The formula for trajectory, d=0.5(g)(t^2), is specifically designed to calculate the distance traveled by a falling object under the influence of gravity. It takes into account the acceleration due to gravity (g) and the time (t) the object has been falling. Therefore, it may not be applicable to decelerating bodies such as cars, as they are not solely affected by gravity but also by other external forces such as friction and air resistance.

To accurately calculate the distance traveled by a decelerating body, we would need to consider these additional forces and incorporate them into the formula. A more appropriate formula for a decelerating body would be d=V0t + 0.5at^2, where V0 is the initial velocity, a is the deceleration rate, and t is the time.
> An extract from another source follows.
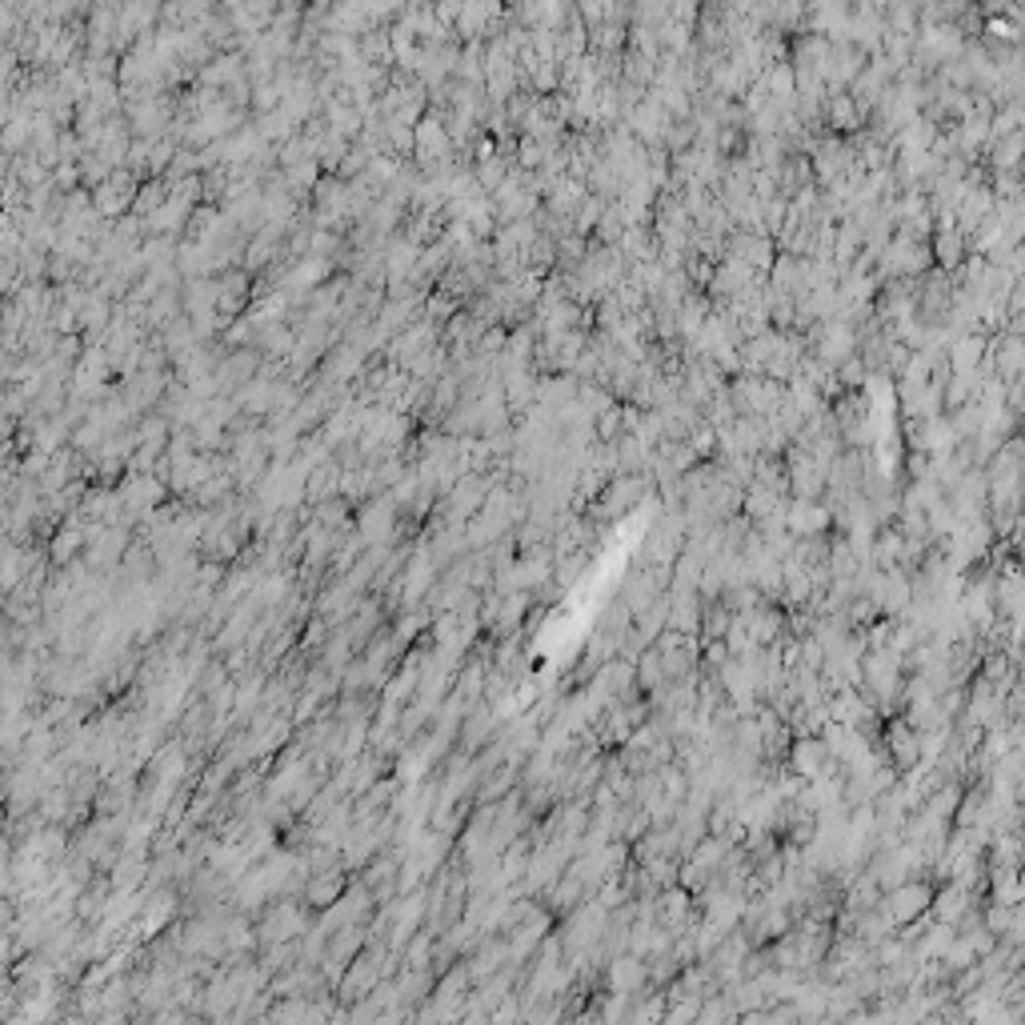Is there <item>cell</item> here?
<instances>
[{"instance_id":"obj_1","label":"cell","mask_w":1025,"mask_h":1025,"mask_svg":"<svg viewBox=\"0 0 1025 1025\" xmlns=\"http://www.w3.org/2000/svg\"><path fill=\"white\" fill-rule=\"evenodd\" d=\"M934 906V890H929L925 882H906L898 885V890L890 893V901H885V913H890V921H913L921 909Z\"/></svg>"},{"instance_id":"obj_3","label":"cell","mask_w":1025,"mask_h":1025,"mask_svg":"<svg viewBox=\"0 0 1025 1025\" xmlns=\"http://www.w3.org/2000/svg\"><path fill=\"white\" fill-rule=\"evenodd\" d=\"M661 682H665V673H661L657 649H645V653H641V665H637V685H641V689H657Z\"/></svg>"},{"instance_id":"obj_2","label":"cell","mask_w":1025,"mask_h":1025,"mask_svg":"<svg viewBox=\"0 0 1025 1025\" xmlns=\"http://www.w3.org/2000/svg\"><path fill=\"white\" fill-rule=\"evenodd\" d=\"M621 437H625L621 404H609L601 417H593V441H597V445H617Z\"/></svg>"}]
</instances>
In the example given, the distance traveled by the car would be calculated using this formula as d= (0 m/s)(t) + 0.5(-a)(t^2) = -0.5at^2. This formula takes into account the initial velocity of 0 m/s and the deceleration rate (a) over a distance of 50 meters.
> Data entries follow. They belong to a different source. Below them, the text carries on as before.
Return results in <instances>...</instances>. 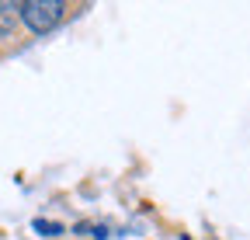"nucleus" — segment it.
<instances>
[{
  "label": "nucleus",
  "instance_id": "7ed1b4c3",
  "mask_svg": "<svg viewBox=\"0 0 250 240\" xmlns=\"http://www.w3.org/2000/svg\"><path fill=\"white\" fill-rule=\"evenodd\" d=\"M35 230H42V233H62V226H56V223H45V219H35Z\"/></svg>",
  "mask_w": 250,
  "mask_h": 240
},
{
  "label": "nucleus",
  "instance_id": "f03ea898",
  "mask_svg": "<svg viewBox=\"0 0 250 240\" xmlns=\"http://www.w3.org/2000/svg\"><path fill=\"white\" fill-rule=\"evenodd\" d=\"M18 18H21V7L18 4H0V39L11 35V28H14Z\"/></svg>",
  "mask_w": 250,
  "mask_h": 240
},
{
  "label": "nucleus",
  "instance_id": "f257e3e1",
  "mask_svg": "<svg viewBox=\"0 0 250 240\" xmlns=\"http://www.w3.org/2000/svg\"><path fill=\"white\" fill-rule=\"evenodd\" d=\"M18 7H21V21L39 35L52 32V28L62 21V11H66L62 0H28V4H18Z\"/></svg>",
  "mask_w": 250,
  "mask_h": 240
}]
</instances>
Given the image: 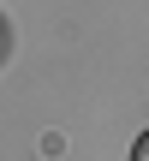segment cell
<instances>
[{"instance_id":"obj_1","label":"cell","mask_w":149,"mask_h":161,"mask_svg":"<svg viewBox=\"0 0 149 161\" xmlns=\"http://www.w3.org/2000/svg\"><path fill=\"white\" fill-rule=\"evenodd\" d=\"M131 161H149V131L137 137V149H131Z\"/></svg>"}]
</instances>
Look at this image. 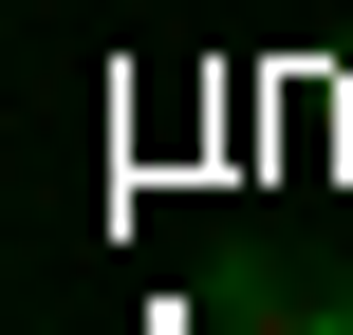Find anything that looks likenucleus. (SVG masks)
<instances>
[{
	"mask_svg": "<svg viewBox=\"0 0 353 335\" xmlns=\"http://www.w3.org/2000/svg\"><path fill=\"white\" fill-rule=\"evenodd\" d=\"M205 335H353V280H316V261H223L205 280Z\"/></svg>",
	"mask_w": 353,
	"mask_h": 335,
	"instance_id": "f257e3e1",
	"label": "nucleus"
}]
</instances>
In conclusion, while the formula for trajectory may be applicable to falling objects, it cannot be used to accurately calculate the distance traveled by decelerating bodies such as cars. A different formula that takes into account all the relevant forces would need to be used for such calculations.

## 1. What is the formula for calculating trajectory for a decelerating body?

The formula for calculating the trajectory of a decelerating body is the same as that for an accelerating body, which is y = y0 + v0t - 1/2at^2, where y is the final position, y0 is the initial position, v0 is the initial velocity, t is the time, and a is the acceleration.

## 2. Can the trajectory formula be used for different types of decelerating bodies?

Yes, the formula for trajectory is applicable to any type of decelerating body, whether it is a vehicle, a projectile, or any other object.

## 3. How is the formula for trajectory derived?

The formula for trajectory is derived from the equations of motion, specifically the equation for displacement x = x0 + v0t + 1/2at^2, by substituting y for x and considering the vertical direction of motion.

## 4. Is air resistance taken into account in the formula for trajectory of a decelerating body?

No, the formula for trajectory does not take into account factors such as air resistance. It is based on the assumption that the body is moving in a vacuum or in a medium with constant density.

## 5. What other factors can affect the trajectory of a decelerating body besides acceleration?

Besides acceleration, other factors that can affect the trajectory of a decelerating body include initial velocity, angle of launch, and external forces such as friction and air resistance. These factors can alter the shape and height of the trajectory, making it more complex to calculate.